Hands-On With The New Nivada Grenchen Antarctic Spider
Every time I get a press release from Nivada, I have the feeling that their modus operandi comes from the title of the classic Lox song featuring Puff Daddy, “Can’t Stop, Won’t Stop”. The brand does not seem to know how to slow down — much to the watch community’s delight. We are always hungry for new releases. Nivada’s latest and greatest is perhaps one of their most iconic non-chronograph watch models, the Antarctic Spider.
If the name Antarctic sounds familiar, but the look doesn’t ring any bells, don’t worry, you are still remembering correctly. The classic Antarctic, which Admiral Byrd used during Operation Deep Freeze, had a different, much simpler dial. However, a bit later, in the 1960s, Nivada also released this funky sector dial version within the same model line.
While the Antarctic Spider does not have much to do with the legendary watch that explored Earth’s southmost continent, it is also a sought-after, iconic vintage piece. I saw one only once in my life and didn’t quite know what to make of its dial.
The vintage Antarctic Spider had a small, 35mm steel case and vertically applied indexes.
Yet this was not the only oddity about it. A crosshair ran across the dial as well as four more lines connecting the indexes as follows: one and seven, two and eight, four and ten, as well as five and eleven, creating a unique star-shaped motif. However, as the lines ran from one tip of the index to the other’s, the overall visual pattern looked more like a thin, long-legged spider spread across the Antarctic’s dial. Nivada placed the date aperture at three and the text for the name at nine to balance the watch face.

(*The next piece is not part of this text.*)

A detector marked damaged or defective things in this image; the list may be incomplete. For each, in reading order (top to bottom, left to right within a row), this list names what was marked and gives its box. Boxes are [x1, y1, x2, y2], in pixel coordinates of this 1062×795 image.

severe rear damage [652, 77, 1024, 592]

The new Antarctic wants to be a faithful re-edition of this vintage gem, so the brand paid attention to details when creating it. If you have seen or read about Nivada before, you know that they are keen on faithfully reintroducing every small particular of the vintage counterpart. This is precisely the case with the Antarctic as well. The most important feature is the dial. While the original watch was 35mm, this new version is 38mm wide but less than 12mm thick.
Furthermore, the classic model had a built-in cyclops in its crystal, and so the new Spider does too. The same goes for the case shape, the logo on the crown, and the simple screw-down case back. Just like the 60s Antarctic Spider, the 2021 version also has an automatic movement. Inside, the new Spider beats Soprod’s caliber P024. The watch is water-resistant to 200m.
On the wrist
OK, now you know the details, but we still haven’t talked about how the Spider feels on the wrist. At 38mm, it is still not an overly large watch. Yes, the original case size had to be upgraded, but Nivada did it while keeping the Antarctic Spider’s ratio. As such, the watch wears extremely well. The balance is correct, and the piece is not top-heavy on the leather strap. Thanks to the thick bezel and the crystal’s edge, the dial looks smaller than it is. This does not only shrink the watch but puts the focus on the face. I can’t really say anything negative about the Spider. If I had to be nit-picky I would point to the hands. Their dauphine shape is historically accurate, but they’re shiny, and the indexes are extensive, so sometimes it’s hard to read the time at first glance, mainly in sunny weather.
Well, I told you what I don’t like about it. Now let’s find out, aside from the look and the feel, if usability is on point too. The Soprod movement is automatic, like the original Spider was, with a quick set date and a screw-down crown to ensure water tightness. I’m not sure if the future Antarctic Spider owners would take their watches to the sea, but in case they wanted to, they could.
Speaking of which, I got the watch on a brown leather strap with the typical Nivada buckle we have seen on other models from the brand. It’s a soft and comfortable strap but definitely not the best option for a swim. For this, Nivada offers the Antarctic Spider on steel Beads of Rice (BoR) as well as a couple of other options from Forstner. If you fancy a more modern look, you can also get the watch with a rubber tropic style strap. I personally prefer the leather, but the BoR bracelet would likely be my second choice.
What’s left to say?
First and foremost, the price. Most of us like Nivada not only for their products but also for the fair price tags they attach to said watches. Of course, this is all relative, but I firmly believe that the Antarctic Spider’s price is certainly in the affordable range. If you would like to get it on any of the straps, you have to throw €650 (CHF 700, $775) on the table. Should you wish to go for any steel bracelet options, the price is a tad higher at €850 (CHF900, $975). The new Nivada Grenchen Antarctic Spider is available from today on the brand’s website.